What the task requires
Write out the lines below word for word, beginning at the line that contains "Looking at the image, which of" and stopping after the line that contains "27.1 metres".

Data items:
================================
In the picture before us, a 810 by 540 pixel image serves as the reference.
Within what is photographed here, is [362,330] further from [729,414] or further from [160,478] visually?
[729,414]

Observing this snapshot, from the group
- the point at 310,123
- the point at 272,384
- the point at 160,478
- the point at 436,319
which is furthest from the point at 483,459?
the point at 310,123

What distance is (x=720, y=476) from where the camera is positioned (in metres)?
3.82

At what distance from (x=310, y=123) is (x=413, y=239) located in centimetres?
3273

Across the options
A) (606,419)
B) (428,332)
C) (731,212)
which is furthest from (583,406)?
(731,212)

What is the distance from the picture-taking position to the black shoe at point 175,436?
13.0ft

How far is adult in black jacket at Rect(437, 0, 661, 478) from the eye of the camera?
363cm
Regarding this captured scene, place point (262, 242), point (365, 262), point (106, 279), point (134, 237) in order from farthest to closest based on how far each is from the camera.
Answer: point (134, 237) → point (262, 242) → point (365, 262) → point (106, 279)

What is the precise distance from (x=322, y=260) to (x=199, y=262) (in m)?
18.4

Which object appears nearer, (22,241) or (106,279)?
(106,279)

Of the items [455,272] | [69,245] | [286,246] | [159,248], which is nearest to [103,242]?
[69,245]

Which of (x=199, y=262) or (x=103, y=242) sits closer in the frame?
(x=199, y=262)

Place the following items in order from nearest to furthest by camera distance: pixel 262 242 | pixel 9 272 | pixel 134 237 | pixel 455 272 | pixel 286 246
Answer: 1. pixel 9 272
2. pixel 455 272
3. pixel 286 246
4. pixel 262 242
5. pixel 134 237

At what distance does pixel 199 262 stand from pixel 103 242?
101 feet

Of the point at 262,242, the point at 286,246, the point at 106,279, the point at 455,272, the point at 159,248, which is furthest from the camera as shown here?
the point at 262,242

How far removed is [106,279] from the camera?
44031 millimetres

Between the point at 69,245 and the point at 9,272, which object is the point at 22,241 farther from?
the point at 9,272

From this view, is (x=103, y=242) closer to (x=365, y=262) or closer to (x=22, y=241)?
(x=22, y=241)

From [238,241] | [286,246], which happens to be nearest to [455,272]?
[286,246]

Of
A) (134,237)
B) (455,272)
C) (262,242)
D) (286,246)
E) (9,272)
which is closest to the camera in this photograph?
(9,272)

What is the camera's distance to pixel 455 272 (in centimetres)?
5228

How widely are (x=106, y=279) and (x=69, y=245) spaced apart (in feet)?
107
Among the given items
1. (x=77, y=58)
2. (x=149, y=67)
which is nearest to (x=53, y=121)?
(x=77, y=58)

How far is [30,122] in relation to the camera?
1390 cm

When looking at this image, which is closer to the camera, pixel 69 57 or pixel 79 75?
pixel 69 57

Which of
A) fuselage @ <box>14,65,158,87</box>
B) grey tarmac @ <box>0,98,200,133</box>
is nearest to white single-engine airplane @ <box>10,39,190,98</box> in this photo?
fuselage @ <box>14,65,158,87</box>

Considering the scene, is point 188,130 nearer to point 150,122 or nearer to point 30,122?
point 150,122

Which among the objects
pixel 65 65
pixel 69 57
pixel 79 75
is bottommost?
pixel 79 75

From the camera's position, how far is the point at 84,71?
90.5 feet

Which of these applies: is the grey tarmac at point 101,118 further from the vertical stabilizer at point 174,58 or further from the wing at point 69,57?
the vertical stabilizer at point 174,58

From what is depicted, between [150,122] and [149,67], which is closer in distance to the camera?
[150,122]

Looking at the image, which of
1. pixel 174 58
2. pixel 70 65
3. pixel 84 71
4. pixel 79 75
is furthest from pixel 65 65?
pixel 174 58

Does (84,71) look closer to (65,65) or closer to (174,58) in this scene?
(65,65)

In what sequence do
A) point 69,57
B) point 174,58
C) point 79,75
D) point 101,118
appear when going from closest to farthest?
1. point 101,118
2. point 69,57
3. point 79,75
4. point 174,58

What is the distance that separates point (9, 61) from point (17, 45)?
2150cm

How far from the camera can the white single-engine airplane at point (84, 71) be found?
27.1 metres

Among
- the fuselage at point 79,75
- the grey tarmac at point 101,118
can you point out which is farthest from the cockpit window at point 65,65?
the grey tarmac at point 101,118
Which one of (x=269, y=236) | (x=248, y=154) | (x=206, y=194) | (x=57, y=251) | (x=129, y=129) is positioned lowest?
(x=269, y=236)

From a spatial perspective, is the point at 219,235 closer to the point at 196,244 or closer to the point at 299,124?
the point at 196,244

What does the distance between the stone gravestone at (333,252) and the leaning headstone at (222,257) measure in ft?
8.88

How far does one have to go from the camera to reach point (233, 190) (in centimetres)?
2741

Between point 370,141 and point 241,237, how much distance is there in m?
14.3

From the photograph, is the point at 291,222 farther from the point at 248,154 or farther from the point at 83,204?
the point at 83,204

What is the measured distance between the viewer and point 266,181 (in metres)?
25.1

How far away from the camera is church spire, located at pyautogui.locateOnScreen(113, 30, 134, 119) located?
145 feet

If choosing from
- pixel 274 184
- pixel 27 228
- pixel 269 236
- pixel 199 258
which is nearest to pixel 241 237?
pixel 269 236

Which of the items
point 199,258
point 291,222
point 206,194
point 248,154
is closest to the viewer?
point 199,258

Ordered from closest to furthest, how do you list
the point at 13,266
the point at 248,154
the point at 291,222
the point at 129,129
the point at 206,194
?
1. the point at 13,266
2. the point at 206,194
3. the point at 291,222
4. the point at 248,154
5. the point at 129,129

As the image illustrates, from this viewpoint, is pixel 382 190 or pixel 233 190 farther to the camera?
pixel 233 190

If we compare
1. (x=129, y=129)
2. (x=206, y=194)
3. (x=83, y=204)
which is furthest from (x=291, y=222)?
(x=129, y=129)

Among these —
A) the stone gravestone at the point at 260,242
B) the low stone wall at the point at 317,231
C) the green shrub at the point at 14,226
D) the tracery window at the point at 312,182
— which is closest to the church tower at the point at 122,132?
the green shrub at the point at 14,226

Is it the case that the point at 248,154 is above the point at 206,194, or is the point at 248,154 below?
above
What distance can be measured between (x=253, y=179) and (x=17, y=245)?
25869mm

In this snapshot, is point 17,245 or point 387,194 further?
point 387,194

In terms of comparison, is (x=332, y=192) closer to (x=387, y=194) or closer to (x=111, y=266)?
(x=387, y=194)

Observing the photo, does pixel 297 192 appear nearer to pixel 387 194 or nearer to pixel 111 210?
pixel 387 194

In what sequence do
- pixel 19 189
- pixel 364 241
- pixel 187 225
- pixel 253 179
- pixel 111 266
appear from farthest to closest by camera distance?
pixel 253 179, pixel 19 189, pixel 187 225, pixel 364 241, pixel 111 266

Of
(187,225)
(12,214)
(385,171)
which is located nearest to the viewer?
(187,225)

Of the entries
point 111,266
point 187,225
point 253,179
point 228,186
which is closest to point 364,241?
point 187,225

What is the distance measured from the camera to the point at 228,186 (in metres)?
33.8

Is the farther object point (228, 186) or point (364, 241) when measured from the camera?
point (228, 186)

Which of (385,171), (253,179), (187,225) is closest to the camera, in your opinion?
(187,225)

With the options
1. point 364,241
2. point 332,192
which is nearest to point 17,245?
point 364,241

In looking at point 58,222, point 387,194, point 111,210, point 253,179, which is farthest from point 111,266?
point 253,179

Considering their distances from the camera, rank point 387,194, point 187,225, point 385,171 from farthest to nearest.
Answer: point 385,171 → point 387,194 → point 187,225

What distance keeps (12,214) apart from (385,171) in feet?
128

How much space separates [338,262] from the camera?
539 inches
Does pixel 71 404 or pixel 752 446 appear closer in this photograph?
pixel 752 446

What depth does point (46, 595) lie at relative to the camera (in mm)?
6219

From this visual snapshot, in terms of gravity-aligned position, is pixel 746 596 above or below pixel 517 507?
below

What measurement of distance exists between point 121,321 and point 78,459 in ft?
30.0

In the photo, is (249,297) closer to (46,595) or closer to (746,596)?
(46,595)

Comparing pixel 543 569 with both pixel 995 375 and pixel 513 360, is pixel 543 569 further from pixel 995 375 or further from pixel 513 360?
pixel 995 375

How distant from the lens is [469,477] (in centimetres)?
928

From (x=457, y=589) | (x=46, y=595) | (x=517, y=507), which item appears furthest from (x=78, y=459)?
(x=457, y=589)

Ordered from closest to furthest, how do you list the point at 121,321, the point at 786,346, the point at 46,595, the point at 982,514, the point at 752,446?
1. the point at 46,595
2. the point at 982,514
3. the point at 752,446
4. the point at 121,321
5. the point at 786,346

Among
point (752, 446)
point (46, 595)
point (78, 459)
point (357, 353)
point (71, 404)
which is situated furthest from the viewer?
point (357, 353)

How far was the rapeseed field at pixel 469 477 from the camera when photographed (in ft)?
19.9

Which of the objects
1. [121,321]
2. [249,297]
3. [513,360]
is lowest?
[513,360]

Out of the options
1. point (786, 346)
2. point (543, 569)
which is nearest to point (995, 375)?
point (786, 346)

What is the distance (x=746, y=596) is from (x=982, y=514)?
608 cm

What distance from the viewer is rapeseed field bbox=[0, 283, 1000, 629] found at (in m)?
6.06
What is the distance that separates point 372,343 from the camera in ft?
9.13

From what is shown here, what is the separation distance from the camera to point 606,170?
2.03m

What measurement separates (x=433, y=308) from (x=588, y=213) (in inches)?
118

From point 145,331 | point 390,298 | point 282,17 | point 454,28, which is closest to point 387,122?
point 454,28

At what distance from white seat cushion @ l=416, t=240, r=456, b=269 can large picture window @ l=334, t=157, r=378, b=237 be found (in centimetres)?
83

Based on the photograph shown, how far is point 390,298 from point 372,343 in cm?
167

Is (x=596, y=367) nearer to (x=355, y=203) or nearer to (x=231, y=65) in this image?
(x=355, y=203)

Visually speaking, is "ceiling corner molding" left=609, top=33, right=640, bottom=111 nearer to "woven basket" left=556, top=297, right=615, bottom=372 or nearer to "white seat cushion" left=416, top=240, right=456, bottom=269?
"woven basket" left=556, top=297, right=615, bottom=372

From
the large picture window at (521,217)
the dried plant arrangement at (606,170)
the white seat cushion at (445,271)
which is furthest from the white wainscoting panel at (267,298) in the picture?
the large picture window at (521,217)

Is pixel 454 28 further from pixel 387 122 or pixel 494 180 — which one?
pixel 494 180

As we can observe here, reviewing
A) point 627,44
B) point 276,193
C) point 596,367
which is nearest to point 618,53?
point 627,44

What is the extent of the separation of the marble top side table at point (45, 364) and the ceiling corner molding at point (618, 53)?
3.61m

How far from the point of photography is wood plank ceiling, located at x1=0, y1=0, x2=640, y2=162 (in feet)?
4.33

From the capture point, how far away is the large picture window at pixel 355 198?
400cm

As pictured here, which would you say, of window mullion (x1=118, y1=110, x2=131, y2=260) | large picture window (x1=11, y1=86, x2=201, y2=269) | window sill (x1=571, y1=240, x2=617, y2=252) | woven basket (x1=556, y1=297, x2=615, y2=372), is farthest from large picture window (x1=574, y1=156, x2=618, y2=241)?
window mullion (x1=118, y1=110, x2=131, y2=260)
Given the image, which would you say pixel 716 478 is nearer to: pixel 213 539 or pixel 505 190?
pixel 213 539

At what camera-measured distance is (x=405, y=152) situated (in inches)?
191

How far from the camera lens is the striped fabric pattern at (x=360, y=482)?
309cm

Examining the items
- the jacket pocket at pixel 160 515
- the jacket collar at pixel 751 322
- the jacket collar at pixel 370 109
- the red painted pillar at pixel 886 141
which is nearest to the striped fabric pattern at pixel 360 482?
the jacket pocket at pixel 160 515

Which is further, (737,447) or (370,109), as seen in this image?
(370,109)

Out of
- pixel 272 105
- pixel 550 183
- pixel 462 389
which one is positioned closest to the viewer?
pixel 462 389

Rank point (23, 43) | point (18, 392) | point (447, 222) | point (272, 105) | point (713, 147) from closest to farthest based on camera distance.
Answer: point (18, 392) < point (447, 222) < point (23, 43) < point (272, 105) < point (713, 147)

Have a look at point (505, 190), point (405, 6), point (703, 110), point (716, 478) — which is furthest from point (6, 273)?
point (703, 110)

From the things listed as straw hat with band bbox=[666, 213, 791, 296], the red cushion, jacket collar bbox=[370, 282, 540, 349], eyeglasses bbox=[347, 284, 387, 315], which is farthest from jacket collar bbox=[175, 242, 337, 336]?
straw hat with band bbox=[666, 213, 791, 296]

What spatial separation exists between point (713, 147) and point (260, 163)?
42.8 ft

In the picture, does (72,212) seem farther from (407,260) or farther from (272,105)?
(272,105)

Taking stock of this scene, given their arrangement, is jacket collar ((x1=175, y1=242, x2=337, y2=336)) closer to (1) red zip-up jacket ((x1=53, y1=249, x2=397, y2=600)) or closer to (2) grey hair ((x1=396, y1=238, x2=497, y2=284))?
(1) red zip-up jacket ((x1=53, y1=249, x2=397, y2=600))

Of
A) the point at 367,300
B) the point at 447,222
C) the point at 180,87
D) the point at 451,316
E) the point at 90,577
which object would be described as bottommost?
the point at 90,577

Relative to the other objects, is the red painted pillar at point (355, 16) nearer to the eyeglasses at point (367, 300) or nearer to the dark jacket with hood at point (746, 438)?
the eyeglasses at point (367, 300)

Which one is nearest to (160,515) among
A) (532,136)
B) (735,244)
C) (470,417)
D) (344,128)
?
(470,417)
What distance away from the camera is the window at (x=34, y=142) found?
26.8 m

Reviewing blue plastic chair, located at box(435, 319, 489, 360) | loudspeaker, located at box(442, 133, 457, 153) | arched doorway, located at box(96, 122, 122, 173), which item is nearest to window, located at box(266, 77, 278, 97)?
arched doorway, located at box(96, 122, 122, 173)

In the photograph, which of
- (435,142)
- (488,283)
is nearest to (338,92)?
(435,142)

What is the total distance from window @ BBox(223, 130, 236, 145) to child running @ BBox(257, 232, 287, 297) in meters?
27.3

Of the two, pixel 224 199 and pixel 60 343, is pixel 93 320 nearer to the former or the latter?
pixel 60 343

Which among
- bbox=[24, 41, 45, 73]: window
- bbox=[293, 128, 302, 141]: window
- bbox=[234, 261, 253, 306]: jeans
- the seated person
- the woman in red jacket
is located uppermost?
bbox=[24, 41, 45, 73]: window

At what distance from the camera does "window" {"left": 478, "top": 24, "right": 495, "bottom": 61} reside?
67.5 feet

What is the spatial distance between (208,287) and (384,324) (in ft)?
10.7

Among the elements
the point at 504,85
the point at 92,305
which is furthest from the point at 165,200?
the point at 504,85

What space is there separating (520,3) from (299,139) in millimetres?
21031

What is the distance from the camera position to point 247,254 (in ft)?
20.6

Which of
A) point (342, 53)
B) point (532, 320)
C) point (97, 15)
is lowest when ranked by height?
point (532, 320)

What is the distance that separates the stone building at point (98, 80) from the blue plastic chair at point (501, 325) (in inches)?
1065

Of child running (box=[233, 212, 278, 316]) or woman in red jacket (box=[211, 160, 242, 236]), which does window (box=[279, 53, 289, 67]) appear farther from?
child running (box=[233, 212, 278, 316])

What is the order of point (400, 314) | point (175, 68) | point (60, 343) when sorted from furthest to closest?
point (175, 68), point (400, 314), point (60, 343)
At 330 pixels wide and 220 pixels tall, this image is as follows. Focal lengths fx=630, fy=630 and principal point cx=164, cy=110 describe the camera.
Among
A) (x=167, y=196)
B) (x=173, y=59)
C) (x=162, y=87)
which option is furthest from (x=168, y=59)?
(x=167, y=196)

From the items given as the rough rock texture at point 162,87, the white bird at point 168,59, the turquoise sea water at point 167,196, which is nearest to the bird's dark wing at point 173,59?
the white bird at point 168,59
================================
Response below
Looking at the image, which of
1. pixel 174 58
2. pixel 70 65
3. pixel 84 71
4. pixel 79 75
is furthest from pixel 65 65?
pixel 174 58

Does (84,71) look closer to (65,65) or closer to (174,58) in this scene?
(65,65)

In what sequence do
A) point 69,57
B) point 174,58
C) point 79,75
D) point 101,118
appear when going from closest to farthest?
1. point 101,118
2. point 69,57
3. point 79,75
4. point 174,58

What is the distance that separates point (9, 61) from point (17, 45)?
2150cm

How far from the camera can the white single-engine airplane at point (84, 71) be found?
27.1 metres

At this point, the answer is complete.